Verstöße gegen Hygieneschutzbestimmungen bei Demonstration

#Berlin – Insgesamt neun Strafermittlungsverfahren wegen des Verdachts des Gebrauchs unrichtiger Gesundheitszeugnisse und 45 Ordnungswidrigkeitenverfahren wegen des Nichttragens von Mund-Nasen-Bedeckungen leiteten Einsatzkräfte der Polizei Berlin gestern anlässlich einer Demonstration von Mitte nach Prenzlauer Berg ein.

Unter dem Motto „Für freie Bildung, kulturelle Vielfalt und künstlerisches Engagement in der Kulturhauptstadt Berlin“ wurde die Demonstration vom Alexanderplatz bis zur Greifswalder Straße angemeldet.

Kurz vor 15 Uhr begann die Versammlung mit 180 Teilnehmenden, die teilweise keine Mund-Nasen-Bedeckungen trugen, sodass die Beamtinnen und Beamten bereits am Antreteplatz der Demonstration die ersten Männer und Frauen überprüften und entsprechende Strafermittlungs- und Ordnungswidrigkeiten einleiteten. Kurz nach 15 Uhr zog der Demonstrationszug über die angemeldete Strecke los und hielt gegen 15.40 Uhr zur ersten Zwischenkundgebung in der Metzer Straße / Straßburger Straße an. Hier stellten Polizistinnen und Polizisten weitere Verstöße gegen die Infektionsschutzmaßnahmenverordnung fest, weil die erforderlichen Sicherheitsabstände unterschritten und teils keine Mund-Nasen-Bedeckungen getragen wurden. Einsatzkräfte überprüften aufgrund der Erkenntnisse weitere Frauen sowie Männer und ahndeten die Verstöße. Der Versammlungsleiter wiederholte daher über einen Lautsprecherwagen seine Aufforderungen an die Teilnehmenden, die Hygieneschutzbestimmungen einzuhalten.

In der Kollwitzstraße / Metzer Straße sammelten sich etwa 100 Gegenprotestierende, die den Demonstrationszug erreichen wollten und daher von den Beamtinnen und Beamten abgedrängt werden mussten.

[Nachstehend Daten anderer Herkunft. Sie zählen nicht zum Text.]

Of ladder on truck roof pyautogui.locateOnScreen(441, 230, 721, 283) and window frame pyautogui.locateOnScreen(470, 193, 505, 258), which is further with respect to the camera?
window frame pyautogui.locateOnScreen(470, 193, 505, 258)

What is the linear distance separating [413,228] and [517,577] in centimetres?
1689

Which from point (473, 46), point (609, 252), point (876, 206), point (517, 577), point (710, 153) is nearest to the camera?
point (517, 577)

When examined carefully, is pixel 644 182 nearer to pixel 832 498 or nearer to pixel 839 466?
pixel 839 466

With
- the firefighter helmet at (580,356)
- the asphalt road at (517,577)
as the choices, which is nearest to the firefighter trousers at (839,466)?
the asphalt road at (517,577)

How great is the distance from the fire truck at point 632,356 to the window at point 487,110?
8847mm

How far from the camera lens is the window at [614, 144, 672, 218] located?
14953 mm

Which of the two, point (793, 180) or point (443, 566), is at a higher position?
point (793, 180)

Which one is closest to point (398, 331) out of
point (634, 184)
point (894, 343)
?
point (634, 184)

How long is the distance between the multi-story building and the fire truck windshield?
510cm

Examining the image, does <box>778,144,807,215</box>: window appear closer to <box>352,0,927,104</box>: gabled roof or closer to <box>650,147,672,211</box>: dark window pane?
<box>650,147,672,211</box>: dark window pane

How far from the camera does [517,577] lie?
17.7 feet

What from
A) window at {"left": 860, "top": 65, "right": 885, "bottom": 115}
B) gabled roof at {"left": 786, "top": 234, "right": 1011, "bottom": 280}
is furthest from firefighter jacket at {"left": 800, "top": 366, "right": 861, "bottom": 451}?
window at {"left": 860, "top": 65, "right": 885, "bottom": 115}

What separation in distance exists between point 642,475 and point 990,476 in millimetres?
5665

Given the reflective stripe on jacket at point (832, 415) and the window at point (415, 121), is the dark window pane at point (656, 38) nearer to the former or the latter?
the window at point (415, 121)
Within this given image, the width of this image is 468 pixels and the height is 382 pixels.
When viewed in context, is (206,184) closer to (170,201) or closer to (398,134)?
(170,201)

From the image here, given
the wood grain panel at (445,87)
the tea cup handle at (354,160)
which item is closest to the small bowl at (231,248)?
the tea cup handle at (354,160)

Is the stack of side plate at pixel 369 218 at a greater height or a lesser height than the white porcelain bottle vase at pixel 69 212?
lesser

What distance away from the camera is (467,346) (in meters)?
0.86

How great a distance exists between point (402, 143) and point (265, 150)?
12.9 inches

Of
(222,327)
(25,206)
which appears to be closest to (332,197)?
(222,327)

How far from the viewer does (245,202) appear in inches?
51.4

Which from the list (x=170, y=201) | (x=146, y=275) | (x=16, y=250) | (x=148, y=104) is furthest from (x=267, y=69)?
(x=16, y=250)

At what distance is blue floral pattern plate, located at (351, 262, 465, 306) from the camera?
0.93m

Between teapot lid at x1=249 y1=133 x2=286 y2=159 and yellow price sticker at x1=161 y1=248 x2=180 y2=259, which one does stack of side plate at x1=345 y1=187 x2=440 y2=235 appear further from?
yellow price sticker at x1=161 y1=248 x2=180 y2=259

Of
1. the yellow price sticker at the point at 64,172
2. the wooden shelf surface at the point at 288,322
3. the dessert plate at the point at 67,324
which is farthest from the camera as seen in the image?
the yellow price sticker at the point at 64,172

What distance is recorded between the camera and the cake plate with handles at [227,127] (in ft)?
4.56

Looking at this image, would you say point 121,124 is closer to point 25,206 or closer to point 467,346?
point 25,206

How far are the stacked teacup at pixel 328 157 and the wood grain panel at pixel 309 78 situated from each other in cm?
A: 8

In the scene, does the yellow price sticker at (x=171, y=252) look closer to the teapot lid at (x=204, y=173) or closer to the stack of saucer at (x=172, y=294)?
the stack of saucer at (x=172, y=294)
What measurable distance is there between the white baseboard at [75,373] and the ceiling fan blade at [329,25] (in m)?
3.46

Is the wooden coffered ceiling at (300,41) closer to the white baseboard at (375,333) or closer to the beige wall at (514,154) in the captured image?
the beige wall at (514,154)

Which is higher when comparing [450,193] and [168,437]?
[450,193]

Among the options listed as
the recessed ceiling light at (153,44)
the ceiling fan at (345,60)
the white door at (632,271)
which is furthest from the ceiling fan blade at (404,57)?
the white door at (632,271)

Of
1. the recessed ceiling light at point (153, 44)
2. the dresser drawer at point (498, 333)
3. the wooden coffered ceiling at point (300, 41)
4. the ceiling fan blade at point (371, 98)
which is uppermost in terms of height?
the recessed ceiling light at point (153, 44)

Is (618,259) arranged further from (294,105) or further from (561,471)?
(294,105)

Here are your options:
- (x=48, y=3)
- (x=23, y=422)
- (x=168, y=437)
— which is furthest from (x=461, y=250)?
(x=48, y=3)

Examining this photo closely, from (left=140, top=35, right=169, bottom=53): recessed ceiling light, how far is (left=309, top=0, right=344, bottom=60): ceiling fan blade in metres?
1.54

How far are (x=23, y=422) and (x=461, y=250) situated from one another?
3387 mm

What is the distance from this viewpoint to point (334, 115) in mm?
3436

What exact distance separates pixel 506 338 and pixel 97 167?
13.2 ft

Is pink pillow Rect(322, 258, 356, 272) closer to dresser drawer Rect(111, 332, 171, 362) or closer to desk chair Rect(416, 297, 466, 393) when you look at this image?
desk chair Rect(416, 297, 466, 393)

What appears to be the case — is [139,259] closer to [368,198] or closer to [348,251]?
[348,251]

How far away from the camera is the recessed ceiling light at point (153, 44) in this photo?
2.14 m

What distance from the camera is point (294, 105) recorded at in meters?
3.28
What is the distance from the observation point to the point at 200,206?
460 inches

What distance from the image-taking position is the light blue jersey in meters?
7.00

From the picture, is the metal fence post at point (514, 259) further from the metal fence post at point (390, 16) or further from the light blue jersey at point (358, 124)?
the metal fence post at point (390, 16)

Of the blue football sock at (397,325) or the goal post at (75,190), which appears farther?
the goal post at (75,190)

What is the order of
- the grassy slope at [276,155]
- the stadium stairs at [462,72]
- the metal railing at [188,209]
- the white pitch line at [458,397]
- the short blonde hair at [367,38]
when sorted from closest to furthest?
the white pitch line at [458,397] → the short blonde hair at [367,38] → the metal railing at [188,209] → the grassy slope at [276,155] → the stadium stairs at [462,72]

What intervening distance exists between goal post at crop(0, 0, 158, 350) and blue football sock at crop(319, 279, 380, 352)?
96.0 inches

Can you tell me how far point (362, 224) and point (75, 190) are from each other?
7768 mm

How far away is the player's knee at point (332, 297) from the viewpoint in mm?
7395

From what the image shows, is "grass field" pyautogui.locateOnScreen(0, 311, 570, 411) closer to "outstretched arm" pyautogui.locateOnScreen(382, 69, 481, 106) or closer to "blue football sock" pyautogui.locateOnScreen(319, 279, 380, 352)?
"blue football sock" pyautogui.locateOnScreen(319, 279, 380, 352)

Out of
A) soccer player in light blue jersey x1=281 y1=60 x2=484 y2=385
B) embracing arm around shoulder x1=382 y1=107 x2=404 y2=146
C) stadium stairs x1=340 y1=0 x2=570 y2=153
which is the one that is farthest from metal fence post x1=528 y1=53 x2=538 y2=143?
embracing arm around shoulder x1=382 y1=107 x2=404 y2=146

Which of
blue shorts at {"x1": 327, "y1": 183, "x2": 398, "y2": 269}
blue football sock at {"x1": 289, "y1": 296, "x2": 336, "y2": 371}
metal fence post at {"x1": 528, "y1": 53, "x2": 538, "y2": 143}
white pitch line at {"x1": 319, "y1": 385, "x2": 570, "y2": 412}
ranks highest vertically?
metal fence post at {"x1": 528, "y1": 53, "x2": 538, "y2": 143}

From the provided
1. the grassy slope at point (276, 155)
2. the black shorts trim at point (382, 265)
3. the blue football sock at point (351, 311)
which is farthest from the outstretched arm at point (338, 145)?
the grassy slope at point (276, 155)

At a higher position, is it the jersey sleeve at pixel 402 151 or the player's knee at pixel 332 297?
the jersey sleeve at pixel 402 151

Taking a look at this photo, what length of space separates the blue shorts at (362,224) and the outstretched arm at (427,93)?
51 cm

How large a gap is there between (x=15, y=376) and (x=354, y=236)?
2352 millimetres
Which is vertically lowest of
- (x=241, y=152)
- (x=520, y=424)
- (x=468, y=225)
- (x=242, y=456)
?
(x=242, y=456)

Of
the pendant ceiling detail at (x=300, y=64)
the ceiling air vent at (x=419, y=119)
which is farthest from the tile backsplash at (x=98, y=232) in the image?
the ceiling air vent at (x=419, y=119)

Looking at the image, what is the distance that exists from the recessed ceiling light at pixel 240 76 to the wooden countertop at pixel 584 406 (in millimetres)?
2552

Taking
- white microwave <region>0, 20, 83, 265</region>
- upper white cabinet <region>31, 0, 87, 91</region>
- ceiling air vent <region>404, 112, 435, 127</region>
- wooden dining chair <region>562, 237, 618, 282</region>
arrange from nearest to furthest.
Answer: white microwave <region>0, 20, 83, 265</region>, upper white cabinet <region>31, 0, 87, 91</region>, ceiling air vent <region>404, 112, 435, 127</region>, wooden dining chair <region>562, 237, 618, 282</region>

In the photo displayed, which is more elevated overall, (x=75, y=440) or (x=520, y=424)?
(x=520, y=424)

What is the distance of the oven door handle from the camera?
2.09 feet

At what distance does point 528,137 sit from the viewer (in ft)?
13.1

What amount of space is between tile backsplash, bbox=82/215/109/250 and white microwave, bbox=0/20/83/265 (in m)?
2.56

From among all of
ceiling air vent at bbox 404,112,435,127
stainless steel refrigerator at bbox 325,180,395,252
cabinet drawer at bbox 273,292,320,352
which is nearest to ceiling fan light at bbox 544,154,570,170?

Nach einer kurzen Zwischenkundgebung in der Diedenhofer Straße, bei der erneut Versammlungsteilnehmende wegen erkannter Verstöße gegen die Infektionsschutzbestimmungen überprüft werden mussten, zog der Aufzug mit in der Spitze bis zu 450 Teilnehmenden weiter. Unbekannte warfen gegen 16.15 Uhr in Höhe der Einmündung von der Knaackstraße in die Diedenhofer Straße ein Ei sowie einen Apfel gegen den im Aufzug mitfahrenden Lautsprecherwagen. Auch hier drängten Einsatzkräfte der Polizei Berlin Gegenprotestanten ab, um ein Aufeinandertreffen der Demonstrierenden zu unterbinden.

Kurz nach 17 Uhr erreichte die Versammlung den Endplatz in der Greifswalder Straße, wo die Demonstration nach einer Abschlusskundgebung gegen 19 Uhr durch den Versammlungsleiter beendet wurde.

An dem Einsatz waren rund 300 Polizistinnen und Polizisten beteiligt.